Rukka Sombolinggi, militante autochtone toraja d’Indonésie et membre du Conseil d’administration mondial de l’IPRI, a estimé que ce recueil constituera un outil important pour donner de l’espoir aux peuples autochtones et pour « renforcer la confiance dans le fait que des normes minimales sont devenues jurisprudence et législation ».
Le recueil compile la législation et la jurisprudence relatives aux droits des peuples autochtones aux niveaux international (système des Nations Unies), régional (organes régionaux des droits de l’homme) et national (tribunaux nationaux).
Alancay Morales, coordinatrice du plaidoyer de l’IPRI, a souligné que, concernant les droits des peuples autochtones, il existe à la fois des avancées et des menaces, mais qu’il y a peu de références sur ce qui se passe réellement. Ainsi, Xahnaru peut constituer un outil d’éducation, de plaidoyer et d’analyse de l’évolution des droits des peuples autochtones à tous les niveaux.
«Ce matériel est très précieux. Au Brésil, nos droits en tant que peuples autochtones ne sont pas reconnus et le gouvernement nous en refuse l’accès. Ce matériel est utile pour construire des mécanismes visant à garantir les droits de nos peuples», a déclaré Mauricio Terena, conseiller juridique de l’APIB.
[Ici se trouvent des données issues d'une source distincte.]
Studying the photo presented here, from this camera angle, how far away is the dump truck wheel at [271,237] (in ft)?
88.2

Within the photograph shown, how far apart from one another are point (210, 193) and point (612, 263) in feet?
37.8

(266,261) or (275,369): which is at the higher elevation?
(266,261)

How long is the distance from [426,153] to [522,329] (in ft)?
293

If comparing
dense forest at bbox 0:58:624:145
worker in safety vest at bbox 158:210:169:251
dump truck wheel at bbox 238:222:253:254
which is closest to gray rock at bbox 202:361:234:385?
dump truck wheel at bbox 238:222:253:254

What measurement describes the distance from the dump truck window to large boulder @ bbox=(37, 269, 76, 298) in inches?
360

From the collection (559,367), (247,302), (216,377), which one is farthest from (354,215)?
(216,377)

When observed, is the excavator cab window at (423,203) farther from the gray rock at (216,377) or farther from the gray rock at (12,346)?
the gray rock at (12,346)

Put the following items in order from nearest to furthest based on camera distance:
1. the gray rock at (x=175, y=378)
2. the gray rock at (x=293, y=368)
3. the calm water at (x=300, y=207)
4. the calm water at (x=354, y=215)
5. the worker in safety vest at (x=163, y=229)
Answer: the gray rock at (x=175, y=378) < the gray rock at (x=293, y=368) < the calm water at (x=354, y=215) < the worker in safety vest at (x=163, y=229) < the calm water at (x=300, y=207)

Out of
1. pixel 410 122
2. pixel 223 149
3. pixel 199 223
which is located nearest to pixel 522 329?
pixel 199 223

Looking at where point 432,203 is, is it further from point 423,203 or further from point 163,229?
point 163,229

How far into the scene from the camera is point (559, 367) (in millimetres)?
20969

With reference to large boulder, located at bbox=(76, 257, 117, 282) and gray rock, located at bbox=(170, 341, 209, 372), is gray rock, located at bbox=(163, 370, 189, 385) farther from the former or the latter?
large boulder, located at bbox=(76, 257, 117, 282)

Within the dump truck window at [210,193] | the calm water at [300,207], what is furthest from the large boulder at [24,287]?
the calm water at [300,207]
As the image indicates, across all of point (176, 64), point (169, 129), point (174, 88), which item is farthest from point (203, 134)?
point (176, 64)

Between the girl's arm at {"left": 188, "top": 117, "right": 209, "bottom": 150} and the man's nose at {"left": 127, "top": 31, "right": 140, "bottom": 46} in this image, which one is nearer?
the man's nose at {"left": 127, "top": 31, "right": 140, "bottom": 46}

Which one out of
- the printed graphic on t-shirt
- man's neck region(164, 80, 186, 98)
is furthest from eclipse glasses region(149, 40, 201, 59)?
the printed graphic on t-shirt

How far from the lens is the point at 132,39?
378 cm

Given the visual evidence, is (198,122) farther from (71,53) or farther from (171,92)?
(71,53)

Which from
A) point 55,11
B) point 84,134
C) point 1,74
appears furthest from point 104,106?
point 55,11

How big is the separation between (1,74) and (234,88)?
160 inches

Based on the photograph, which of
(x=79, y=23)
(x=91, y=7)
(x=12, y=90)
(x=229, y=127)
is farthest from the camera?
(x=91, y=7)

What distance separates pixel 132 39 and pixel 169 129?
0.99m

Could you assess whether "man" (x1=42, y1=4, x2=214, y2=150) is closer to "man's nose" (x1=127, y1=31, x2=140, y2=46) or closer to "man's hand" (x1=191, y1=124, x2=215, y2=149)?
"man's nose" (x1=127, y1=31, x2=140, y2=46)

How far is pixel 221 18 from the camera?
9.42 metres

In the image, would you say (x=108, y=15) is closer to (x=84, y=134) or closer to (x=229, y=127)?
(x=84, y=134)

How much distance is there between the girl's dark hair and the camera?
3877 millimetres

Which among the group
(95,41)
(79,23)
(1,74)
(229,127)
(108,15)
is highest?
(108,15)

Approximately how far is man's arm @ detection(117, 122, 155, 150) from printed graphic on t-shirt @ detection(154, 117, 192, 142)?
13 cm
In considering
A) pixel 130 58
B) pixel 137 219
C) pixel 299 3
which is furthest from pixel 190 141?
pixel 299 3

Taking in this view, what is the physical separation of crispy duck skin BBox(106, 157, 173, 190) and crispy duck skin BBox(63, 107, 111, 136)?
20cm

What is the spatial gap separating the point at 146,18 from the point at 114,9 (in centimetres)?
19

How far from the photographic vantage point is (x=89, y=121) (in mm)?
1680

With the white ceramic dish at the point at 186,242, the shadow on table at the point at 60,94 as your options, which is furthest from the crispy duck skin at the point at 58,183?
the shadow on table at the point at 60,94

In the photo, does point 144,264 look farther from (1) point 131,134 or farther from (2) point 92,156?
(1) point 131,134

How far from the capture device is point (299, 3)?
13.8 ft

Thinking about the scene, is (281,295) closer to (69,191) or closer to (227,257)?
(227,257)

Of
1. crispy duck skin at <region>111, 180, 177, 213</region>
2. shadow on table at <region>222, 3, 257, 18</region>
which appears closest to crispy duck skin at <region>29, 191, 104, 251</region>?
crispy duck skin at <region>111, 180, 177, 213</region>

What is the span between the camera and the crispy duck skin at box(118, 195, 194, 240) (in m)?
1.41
Laura Fischer, de l’agence allemande de coopération GIZ, a évalué le recueil comme une contribution importante à la mise en œuvre de l’approche fondée sur les droits de l’homme dans les agences de développement, car il aidera notamment à conseiller leurs partenaires sur la législation régionale et internationale. Il contribuera également à combler les lacunes dans la mise en œuvre des droits des peuples autochtones.
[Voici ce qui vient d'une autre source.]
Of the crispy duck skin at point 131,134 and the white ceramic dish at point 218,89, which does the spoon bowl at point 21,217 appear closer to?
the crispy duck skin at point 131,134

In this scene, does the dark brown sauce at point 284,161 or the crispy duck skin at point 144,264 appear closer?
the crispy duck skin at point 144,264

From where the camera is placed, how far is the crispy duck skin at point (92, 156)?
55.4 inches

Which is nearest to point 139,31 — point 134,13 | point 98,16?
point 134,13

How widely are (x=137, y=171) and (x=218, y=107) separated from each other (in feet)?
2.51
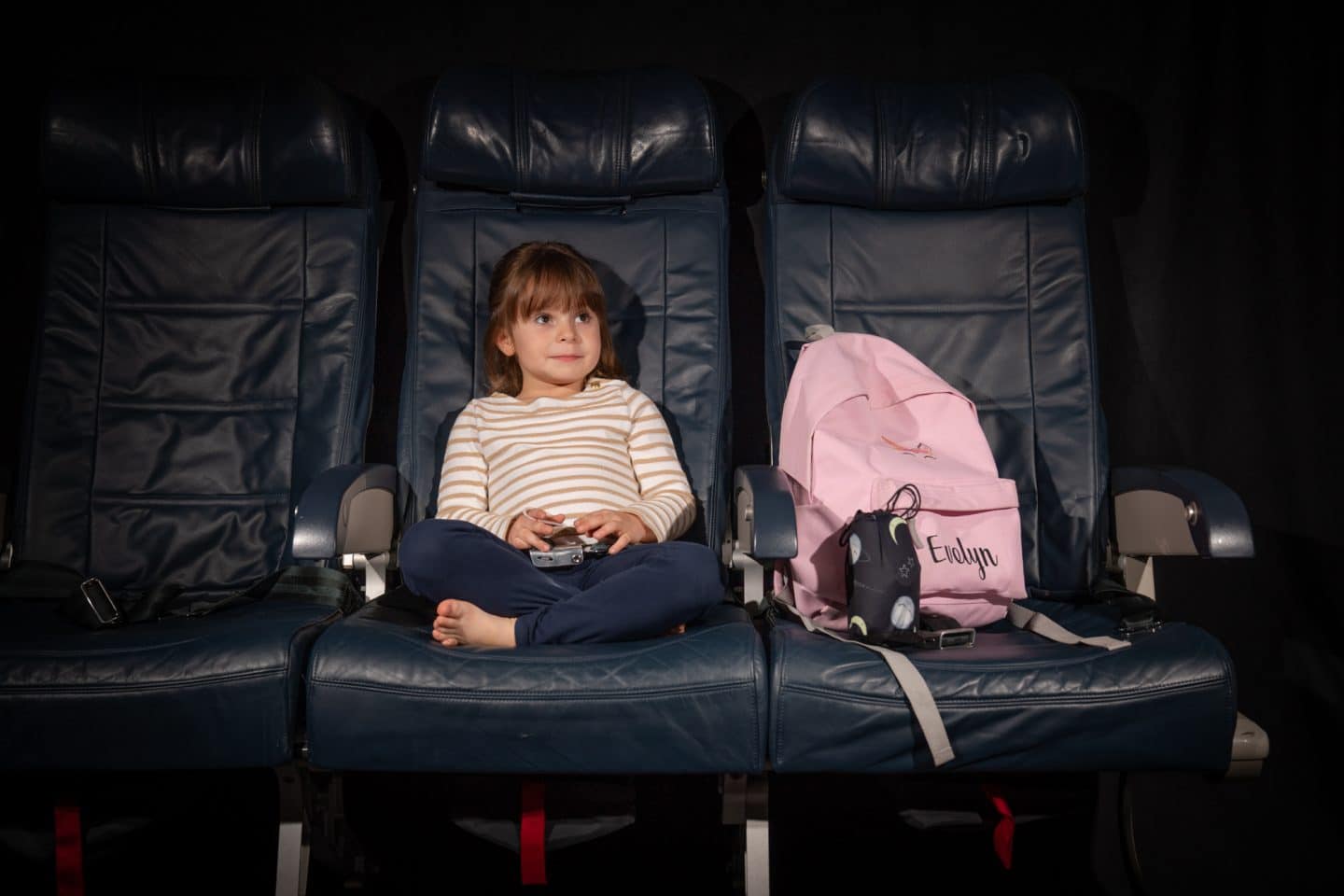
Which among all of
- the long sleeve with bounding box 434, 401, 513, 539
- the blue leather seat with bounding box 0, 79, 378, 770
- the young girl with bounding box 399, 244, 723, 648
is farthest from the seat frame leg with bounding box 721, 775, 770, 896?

Pour sa part, Rosa Celorio, doyenne associée chargée des études juridiques internationales et comparées à la faculté de droit de l’Université George Washington, a indiqué que « ce recueil est important pour expliquer aux parties concernées (entreprises et autres acteurs) ce qu’il convient de faire et de ne pas faire » en ce qui concerne leurs activités sur les terres et territoires autochtones. «La connaissance est essentielle pour faire progresser les droits des peuples autochtones», a-t-elle ajouté.
Les intervenants ont expliqué qu’il n’est pas facile de trouver de la jurisprudence ni de faire connaître ces décisions, en particulier aux bénéficiaires. Ils ont précisé que ce recueil permettra de suivre l’évolution de l’utilisation de la Déclaration des Nations Unies sur les droits des peuples autochtones (UNDRIP) et d’établir des liens entre les droits des peuples autochtones, les droits des femmes, les droits environnementaux et d’autres domaines.
La directrice exécutive de l’IPRI, Joan Carling, a souligné la nécessité de mettre en œuvre les obligations internationales en matière de droits de l’homme et que la jurisprudence est essentielle à la prise de décision. «Ce recueil retrace le parcours des décisions historiques aux niveaux national, régional et international», a-t-elle déclaré.
«Les protecteurs de la terre ont besoin d’une protection juridique; nous devons faire de notre mieux pour utiliser le système juridique afin de mieux progresser dans la reconnaissance de nos droits », a conclu Mme Carling.